Cet ensemble d’images témoigne ainsi d’une époque et des crises qui l’habitent. Lors des manifestations, Ai Weiwei photographie non seulement les cortèges et les slogans, mais aussi la présence de la police et ses actes parfois violents envers les manifestants.
Certaines de ces photographies ont été publiées. Sans envisager une collaboration régulière avec la presse, Ai Weiwei contacte cependant plusieurs journaux afin de proposer certains clichés pouvant par leur publication faire office de témoignage. Il collabore ainsi avec le New York Times, le Daily News et le New York Post, parmi d’autres.

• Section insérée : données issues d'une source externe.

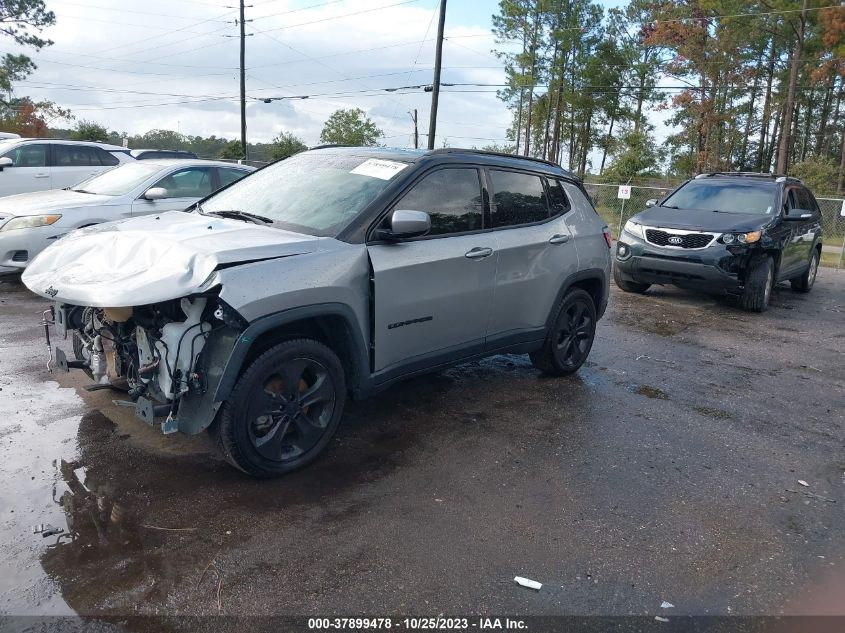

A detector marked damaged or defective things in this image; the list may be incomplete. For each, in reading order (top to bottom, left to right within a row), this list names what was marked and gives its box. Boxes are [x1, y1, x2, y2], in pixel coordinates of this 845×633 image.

crumpled hood [0, 188, 113, 217]
crumpled hood [628, 205, 772, 232]
crumpled hood [23, 210, 320, 306]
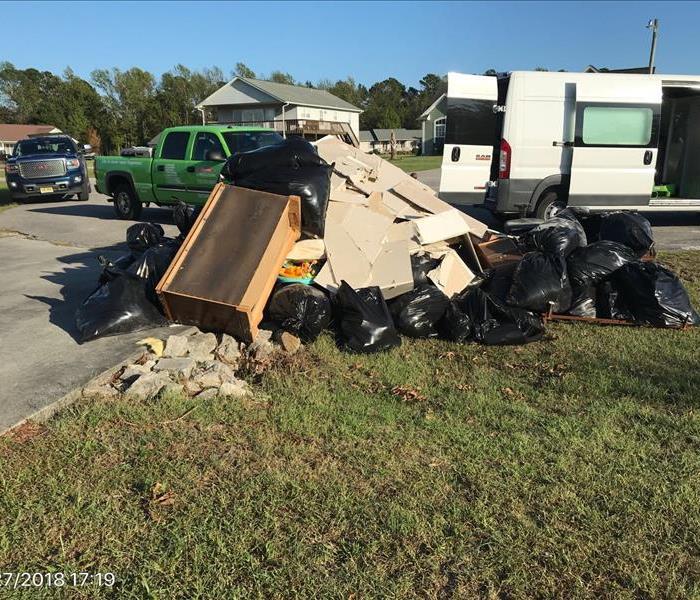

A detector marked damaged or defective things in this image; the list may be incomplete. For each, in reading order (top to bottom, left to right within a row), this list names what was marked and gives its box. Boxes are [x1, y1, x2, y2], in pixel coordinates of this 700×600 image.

broken concrete chunk [416, 206, 470, 244]
broken concrete chunk [162, 332, 189, 356]
broken concrete chunk [187, 330, 217, 358]
broken concrete chunk [215, 332, 242, 366]
broken concrete chunk [154, 356, 196, 380]
broken concrete chunk [124, 372, 171, 400]
broken concrete chunk [221, 380, 252, 398]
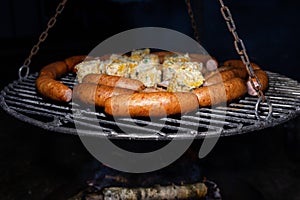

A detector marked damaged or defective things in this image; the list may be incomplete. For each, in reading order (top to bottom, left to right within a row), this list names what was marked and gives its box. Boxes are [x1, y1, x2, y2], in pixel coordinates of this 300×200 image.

rusty metal surface [0, 71, 300, 140]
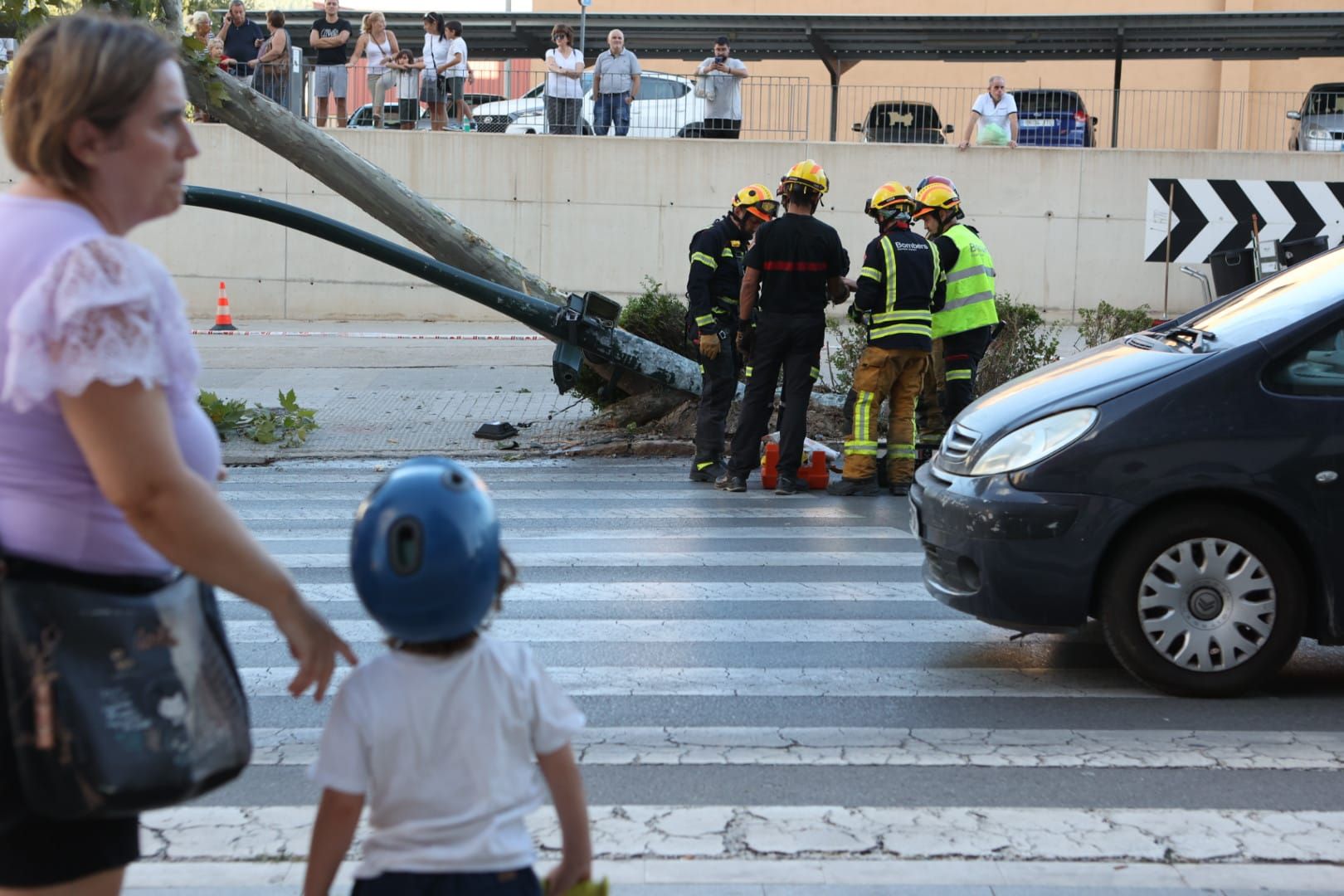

Sa position d’artiste citoyen et non de journaliste est un avantage. Il est en effet témoin lors de ces événements publics de violences policières qui n’avaient pas lieu en présence des médias. Quelques temps plus tard, Ai Weiwei fut cependant identifié par la police et victime d’actes d’intimidation.
L’ensemble des photographies exposées nous parle tout autant des détails de l’intimité que d’une certaine étendue de l’actualité et il est intéressant de le voir dans sa globalité. L’accrochage strictement linéaire et condensé des cadres accentue ce sentiment de continuité.
« I think the total process can be seen as one piece of work. (…) I don’t think there’s much of a difference between photography and video. Video is a sequence. It’s a continuity of photos in 25 frames or lines in a second. »1
Il s’agit d’accumulation des images, de répétition des sujets, d’ennui peut être aussi, comme le formule lui-même Ai Weiwei lorsqu’il décrit son quotidien de l’époque. Nous voici au beau milieu d’une séquence, d’une succession dense et rythmée d’événements de la vie.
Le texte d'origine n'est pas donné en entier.